High Availability and Redundancy

Quuppa Technical White Paper

September 2020

Table of Contents

1. Introduction

2. General Principles

3. Tags

4. Locators

5. Quuppa Positioning Engine (QPE)

6. Quuppa Monitoring

7. IT Infrastructure

8. Conclusion

1. Introduction

High availability is when a system can run continuously without interruptions or so-called downtime, i.e. the system is always available. For business-critical systems requiring high availability and uptime, it is very important to plan the system environment so that service interruptions are not caused by any single points of failure (SPOF).

Building redundancy to achieve higher availability can typically also mean higher costs for the system. This cost should be compared with the risk of the costs caused if the system is not working. Therefore, the basis for the design and planning of the system should be based on business requirements:

  • How much unplanned downtime can the business tolerate?

  • What is the cost that the business is willing to pay for higher availability?

It is important to clarify the business requirements ahead of time, so that the right decisions can be made during the design phase about how much redundancy is required and what is the bearable cost for achieving that required redundancy and availability.

In practice, there are many different options for how to build redundancy for systems using Quuppa technology. It is the responsibility of the Quuppa Partner or Quuppa Customer to design the system redundancy according to the requirements specific to the end Customer case.

The purpose of this white paper is to describe the basic principles for building redundancy to achieve high availability for Quuppa Partner system environments and to support the selection of the right way to implement redundancy for the specific customer project.

2. General Principles

There are different ways to improve the availability of a system environment. This section will walk through some of the general principles of adding availability.

Redundancy and Failover

SPOF cause a risk for system availability, and this kind of risk can be eliminated by adding sufficient redundancy. The added redundancy makes sure that a single component no longer causes the failure of the whole system environment.

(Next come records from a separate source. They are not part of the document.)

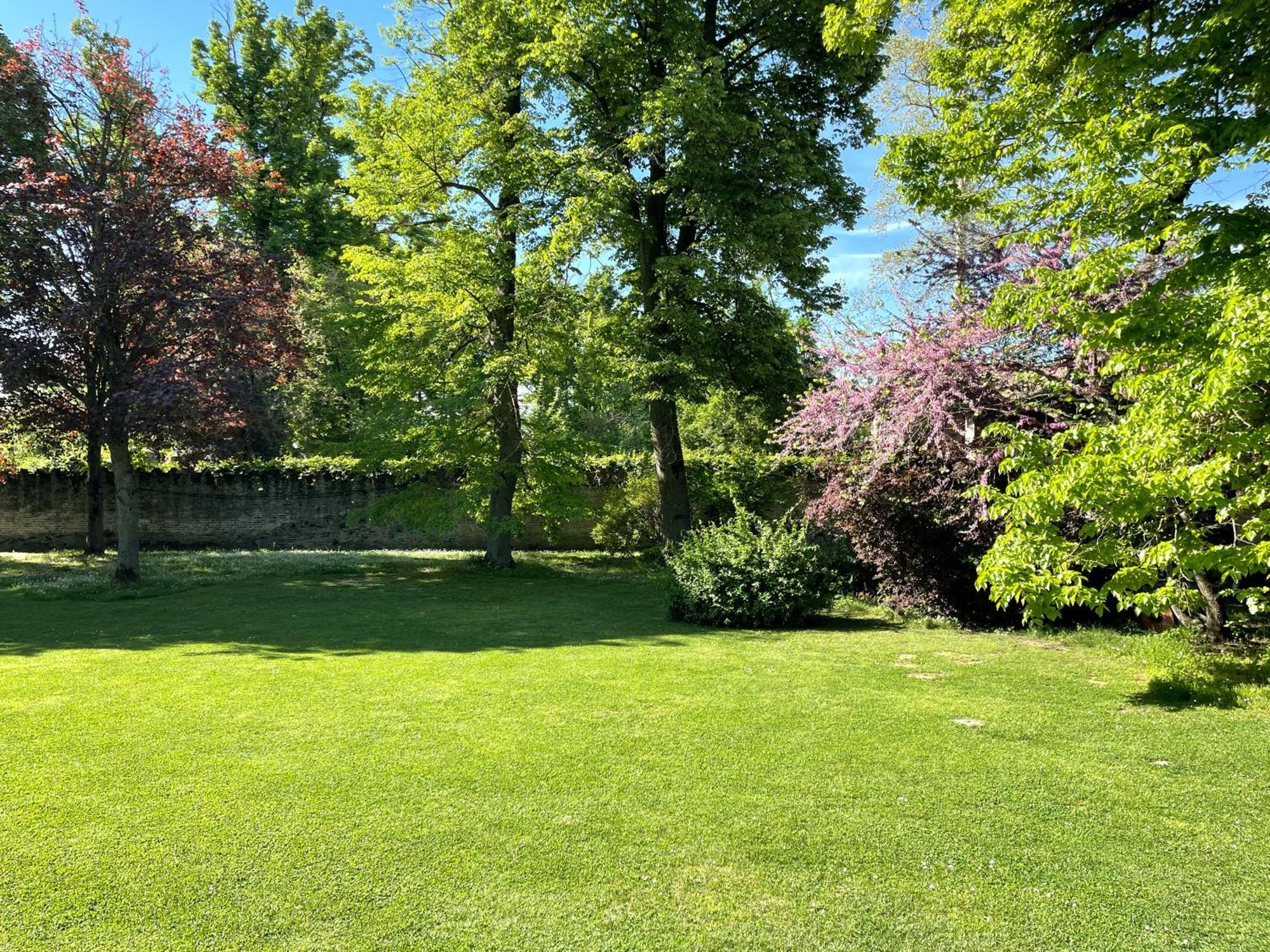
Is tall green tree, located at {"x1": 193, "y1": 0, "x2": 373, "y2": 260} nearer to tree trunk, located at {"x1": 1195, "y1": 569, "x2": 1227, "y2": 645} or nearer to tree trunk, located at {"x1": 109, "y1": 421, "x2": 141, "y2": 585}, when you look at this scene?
tree trunk, located at {"x1": 109, "y1": 421, "x2": 141, "y2": 585}

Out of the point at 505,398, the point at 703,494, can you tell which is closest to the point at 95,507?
the point at 505,398

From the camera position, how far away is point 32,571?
14.3m

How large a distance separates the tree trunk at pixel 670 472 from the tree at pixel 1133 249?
318 inches

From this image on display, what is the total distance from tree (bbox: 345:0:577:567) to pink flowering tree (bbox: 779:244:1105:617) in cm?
557

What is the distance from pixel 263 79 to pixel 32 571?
69.0ft

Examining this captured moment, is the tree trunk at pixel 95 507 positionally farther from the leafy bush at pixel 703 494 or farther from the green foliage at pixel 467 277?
the leafy bush at pixel 703 494

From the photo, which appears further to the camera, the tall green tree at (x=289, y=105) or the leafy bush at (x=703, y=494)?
the tall green tree at (x=289, y=105)

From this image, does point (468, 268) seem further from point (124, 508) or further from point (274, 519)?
point (274, 519)

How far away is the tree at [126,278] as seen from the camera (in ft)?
40.0

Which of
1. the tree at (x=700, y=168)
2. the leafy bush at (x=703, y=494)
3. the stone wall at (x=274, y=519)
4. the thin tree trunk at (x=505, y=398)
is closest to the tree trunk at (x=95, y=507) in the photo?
the stone wall at (x=274, y=519)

Built in system redundancy can use either automatic or manual failover between the components, as long as the failover is reliable and suitable for the use case. In order to detect possible component downtime, the implementation of monitoring or regular checks for the system are highly recommended.

Reactive and Proactive Monitoring

Reactive monitoring triggers alerts if something has already happened, e.g. a system component is down. In some cases, it may also be possible to set up proactive detection and alert systems to indicate that a failure might occur soon unless action is taken to prevent it. This kind of monitoring will help prevent unplanned downtime, because it allows problems to be fixed proactively before downtime occurs. For example, disk utilisation monitoring and alerts when disk capacity is e.g. 90% full can help prevent disks filling up and stopping the system from running.

For more information, see the Quuppa Monitoring section below.

Regular Updates

In general, it is good practice to plan systematic updates for all of the components in the environment to the latest available software and firmware releases. This is important for getting support from the vendors, in case of incident or error situation. This goes for all of the components, including applications, middleware, IT infrastructure (servers, switches and other infrastructure) and Locators. The possibility of creating a test environment (quality assurance environment) could also be considered, where different updates and patches can always be tested before installing them to a customer production environment.

Quuppa provides regular software and firmware updates for its products, which introduce new features as well as the latest bug fixes. It is important to keep the Quuppa products up-to-date in order to have the latest fixes to all known bugs. Customers and Quuppa Partners are recommended to purchase software maintenance (or a license that includes software maintenance) and make a plan for regular maintenance for system updates.

3. Tags

When Quuppa Tag downtime occurs, it is typically caused by the end of battery lifetime. In cases of critical systems, the partner may consider whether there should be two (or more) tags connected to the same tracked item in order to avoid downtime if one tag fails. A pair of two tags is typically used e.g. in live sports TV broadcast cases to provide redundancy and higher system availability.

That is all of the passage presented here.